My solution has been to tell Blake, "Once our kids are in school...our house will still look this messy, and I will still barely cook dinner, because I will be asleep all day, every day, while they are in class to make up for this madness."


Ruby is getting four molars right now.

Tuesday, August 27, 2013

I'm reading "Life of Pi", in the van on the way to Papa & Granny's house, the boat is sinking, he is losing everything, my heart has started to race. I hear Jasmine asleep but stirring in her carseat. I don't know how I heard it, over the disney movie in the back, the grown up music in the front, and my own imagination running away with the story, but I did. I turned around. She's asleep but her nose is bleeding. That first bead gathering, her head turning restlessly back and forth. The sight of blood in the midst of my story-driven adrenaline, sets me into hyper drive. I set the book down and try to unbuckle my seat belt, but in my furious state I cannot press the button long enough to release it. I slam the button. Over and over. Finally I am freed. I grab the nearest McDonalds nakpin strewn in the floor and press it to my target.
She cries so much when her nose bleeds. She gets so emotional. It happens so often. (I always wonder why, with that mom-love-fear-driven tense passion.)
She fights me of course. Pulling her just now woken up nose away from me. "Ow. Ow. Ow." (She says this every time I wipe her nose.)
Thankfully it stops bleeding fast.

Her face, and my hand, are smeared with blood.

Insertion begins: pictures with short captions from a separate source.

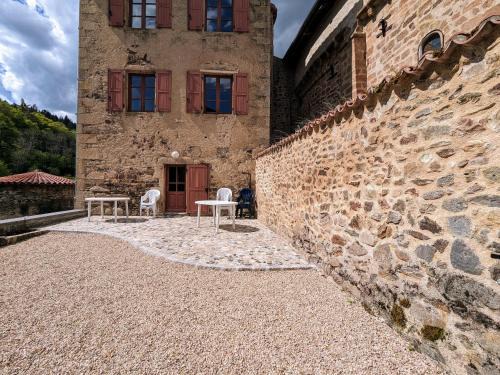 Saint-Vert House | Relaxing Gîte for 5 in Saint-Vert: Nature & Adventure Await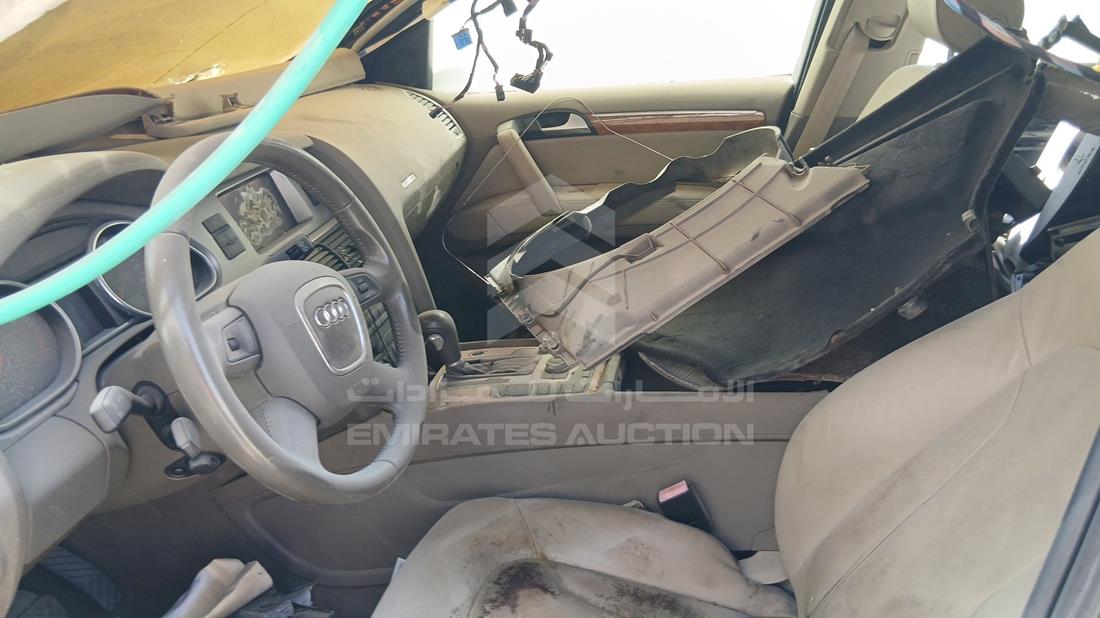 2007 Audi Q7 — Front Left Driver Seat View — Photo 12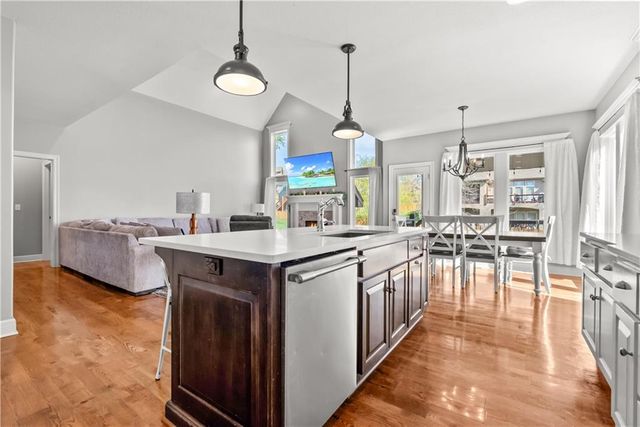 1308 NE Woods Edge Circle, Lee's Summit, MO 64064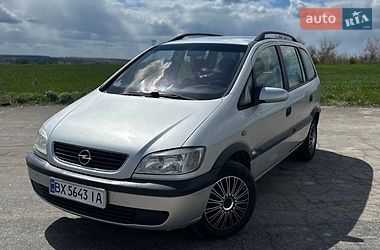 Минивэн Opel Zafira 2001 в Баре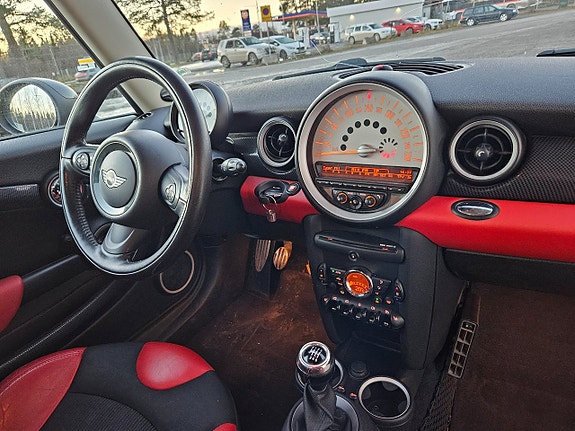MINI Clubman Cooper SD 7 of 8
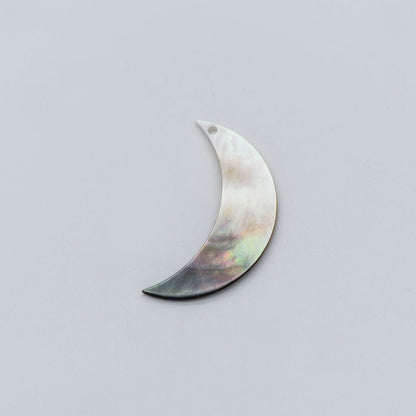 10pcs Black Mother of Pearl Shell Moon Charm Pendants 30mm Large (V1231)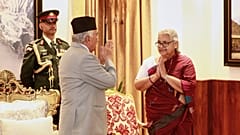 Sushila Karki begrüßt den nepalesischen Präsidenten Ram Chandra Poudel nach der Vereidigung als Interimspremierministerin in Kathmandu, Nepal, Freitag, 12. September 2025.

I try to feel a deepness about that. Wrap my mind around love and life. But its really just messy. I really just need a sink.

She's awake now.
And happy.
So happy.
So so happy.

We are on our way to Papa & Granny and COUSINS.
She's been dancing in her car seat the whole day.
She's back at it.
Telling me how she is happy.
And why.
And that she "can't sleep in the car."
All these words, smiles and joy, with a face smeared in blood.
Such a strange sight to me.
I try to feel a deepness about it. Wrap my mind around joy and pain.
But again,
its really just messy.
I really just need a sink.
And I wonder, if we were to stop for gas if someone might think we hurt her.
But she isn't thinking anything but "hurray for this trip." Not a single solitary thought towards her state. And I like that. And I wish something more from that.
And I try to take some strength from that for me.